TEXTAUSZUG:
Die westlichen Länder haben sich bereits Millionen von Impfdosen gesichert und der Bevölkerung verabreicht. In Afrika und weiten Teilen Asiens laufen die Impfkampagnen nur schleppend voran.

Coronavirus
Die Verteilung der Impfstoffe gegen das Coronavirus nach Kontinenten Ende März 2021. - Ourworldindata.org

Die nicht-geimpften Bevölkerungsgruppen bilden ein Reservoir für das Coronavirus. Dort könnten neue Mutationen entstehen, die unter Umständen gegen Medikamente und Impfstoffe resistent sein können.

Der Schlüssel liege deshalb bei einer hohen Durchimpfung der gesamten Weltbevölkerung, so Kopf. Es gebe nur einen Weg, um diese schneller voranzutreiben: Die Impfstoff-Produktion müsse erhöht werden. Was allerdings nicht leicht sei, da bereits unter Hochdruck gearbeitet werde.

Langsame Durchimpfung begünstigt Entstehung von resistenten Mutationen

Immer wieder tauchen neue Mutationen des Coronavirus auf – derzeit beschäftigen uns besonders diejenigen aus Grossbritannien, Südafrika und Brasilien. Die Varianten des Virus haben einen grossen Einfluss auf eine mögliche Herdenimmunität. Dies zeigt das Beispiel aus der brasilianischen Stadt Manaus im Frühjahr 2021.

Coronavirus Manaus
Menschen in Manaus werden auf das Coronavirus getestet. - Keystone

Eine langsame Durchimpfung der Weltbevölkerung könnte die Entstehung von impfstoffresistenten Varianten begünstigen. Je mehr Menschen geimpft sind, desto schwieriger ist es für das Coronavirus, sich zu verbreiten. Impfstoffresistente Mutationen haben dann zunehmend einen evolutionären Vorteil. Diese verdrängen mit der Zeit die impfstoffanfälligen Varianten – in der geimpften und ungeimpften Bevölkerung.

Wie die Impfkampagne in der Schweiz verlaufe, sei diesbezüglich hingegen relativ unbedeutend. Auch hier verweist Kopf darauf, dass die ganze Weltbevölkerung so schnell wie möglich Zugang zu Impfstoffen erhalten müsse.

Impfstoffe verändern das menschliche Verhalten

Die Verabreichung der Impfstoffe führt dazu, dass Menschen sich weniger an die Massnahmen halten. Einerseits erachten dies die Geimpften selbst häufig als weniger nötig, da sie sich geschützt fühlen. Andererseits lockern die Regierungen vielerorts mit dem Fortschreiten der Impfkampagnen die Corona-Massnahmen. Doch gerade die Kombination der Schutzmassnahmen mit dem Fortschreiten der Verimpfung würde die Ausbreitung des Coronavirus rasch eindämmen.

ÜBUNGSDATEN:
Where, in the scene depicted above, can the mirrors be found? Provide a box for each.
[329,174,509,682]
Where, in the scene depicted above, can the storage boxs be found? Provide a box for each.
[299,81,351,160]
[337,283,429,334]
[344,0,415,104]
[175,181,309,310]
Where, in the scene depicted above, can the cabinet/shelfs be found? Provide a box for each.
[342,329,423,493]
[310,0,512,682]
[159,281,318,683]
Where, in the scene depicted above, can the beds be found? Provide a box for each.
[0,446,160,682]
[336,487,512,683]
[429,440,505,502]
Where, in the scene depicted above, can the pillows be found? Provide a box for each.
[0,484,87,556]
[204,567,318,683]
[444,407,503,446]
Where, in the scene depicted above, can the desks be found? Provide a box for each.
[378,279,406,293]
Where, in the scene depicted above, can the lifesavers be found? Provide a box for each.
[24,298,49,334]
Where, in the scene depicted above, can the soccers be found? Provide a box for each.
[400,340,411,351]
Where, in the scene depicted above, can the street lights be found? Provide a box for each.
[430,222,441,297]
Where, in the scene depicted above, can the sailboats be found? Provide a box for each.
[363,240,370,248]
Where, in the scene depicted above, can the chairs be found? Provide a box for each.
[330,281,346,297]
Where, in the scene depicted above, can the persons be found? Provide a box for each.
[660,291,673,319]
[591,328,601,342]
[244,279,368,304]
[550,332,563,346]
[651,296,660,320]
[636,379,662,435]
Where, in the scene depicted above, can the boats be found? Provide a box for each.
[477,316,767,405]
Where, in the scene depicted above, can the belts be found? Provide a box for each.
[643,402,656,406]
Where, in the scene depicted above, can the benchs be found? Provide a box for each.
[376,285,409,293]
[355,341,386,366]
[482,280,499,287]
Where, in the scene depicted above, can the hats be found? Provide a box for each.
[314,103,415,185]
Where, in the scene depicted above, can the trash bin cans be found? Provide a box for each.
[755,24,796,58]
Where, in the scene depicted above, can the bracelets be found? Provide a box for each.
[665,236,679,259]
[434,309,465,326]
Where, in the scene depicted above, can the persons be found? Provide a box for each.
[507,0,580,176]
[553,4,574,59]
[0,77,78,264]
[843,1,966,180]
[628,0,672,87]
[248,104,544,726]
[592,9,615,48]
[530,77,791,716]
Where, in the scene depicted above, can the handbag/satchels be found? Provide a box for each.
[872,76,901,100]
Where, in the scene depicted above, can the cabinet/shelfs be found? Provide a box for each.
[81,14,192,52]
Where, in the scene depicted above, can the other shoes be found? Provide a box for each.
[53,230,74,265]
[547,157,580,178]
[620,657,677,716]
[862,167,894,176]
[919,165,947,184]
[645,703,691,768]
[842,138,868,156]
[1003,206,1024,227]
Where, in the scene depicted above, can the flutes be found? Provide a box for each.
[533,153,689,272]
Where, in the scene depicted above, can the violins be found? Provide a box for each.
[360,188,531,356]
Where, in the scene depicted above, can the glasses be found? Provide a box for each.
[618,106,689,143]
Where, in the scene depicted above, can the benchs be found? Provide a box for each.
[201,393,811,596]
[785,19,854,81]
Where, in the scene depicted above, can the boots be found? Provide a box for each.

ZU LÖSENDE AUFGABEN:
1 - Beantworte drei Fragen zum Text über die weltweite Corona-Impfung:
(a) Aus welchen Ländern stammen die Mutationen, die laut Text derzeit besonders beschäftigen?
(b) Welchen einzigen Weg nennt Kopf, um die Durchimpfung schneller voranzutreiben?
(c) Weshalb halten Geimpfte die Massnahmen häufig für weniger nötig?
2 - Führe den Text über die weltweite Corona-Impfung ab seinem letzten Satz weiter.

LÖSUNGEN:
1 -
(a) Aus Grossbritannien, Südafrika und Brasilien.
(b) Die Impfstoff-Produktion muss erhöht werden.
(c) Weil sie sich geschützt fühlen.

2 -
Texas Coronavirus
Menschen schauen sich am Outlaws & Legends Music Festival in Abilene, Texas, am 19. März 2021 ein Konzert an. - Keystone

Taskforce-Mitglied Kopf empfiehlt daher, Schutzmassnahmen wie Maske tragen und Kontakte reduzieren so lange aufrechtzuerhalten, bis alle Impfwilligen ein Impfangebot haben.

Derzeit sind vor allem ältere Menschen geimpft worden. Von diesen könne man erwarten, dass die ihnen entgegengebrachte Solidarität zurückkomme. Auch wenn für sie die Gefahr nun abgenommen habe, könnten sie nun etwas zum Schutz aller beitragen. Indem sie etwa weiterhin Schutzmasken tragen.

«Es gibt keinen Grund, Kinder nicht zu impfen»

Zu Beginn der Pandemie wurde anhand der Ursprungsvariante eine Immunität von 60 Prozent errechnet, um die Ausbreitung zu stoppen. Seit dem Ausbruch der Virusmutation im brasilianischen Manaus sei klar, dass die Schwelle zur Herdenimmunität bei rund 75 Prozent liege.

In der Schweiz sind rund 20 Prozent der Bevölkerung nicht älter als 20 Jahre. Ohne Einbezug der Kinder müssten sich also praktisch alle Erwachsenen impfen lassen.

Wollen Sie sich gegen das Coronavirus impfen lassen?

Die höchsten Inzidenzen verzeichnet gemäss Kopf momentan ausgerechnet die Altersgruppe der 10- bis 19-Jährigen. Deshalb gebe es «keinen Grund, Kinder nicht impfen zu lassen – sobald ein Impfstoff ausreichend gut getestet und zugelassen sei».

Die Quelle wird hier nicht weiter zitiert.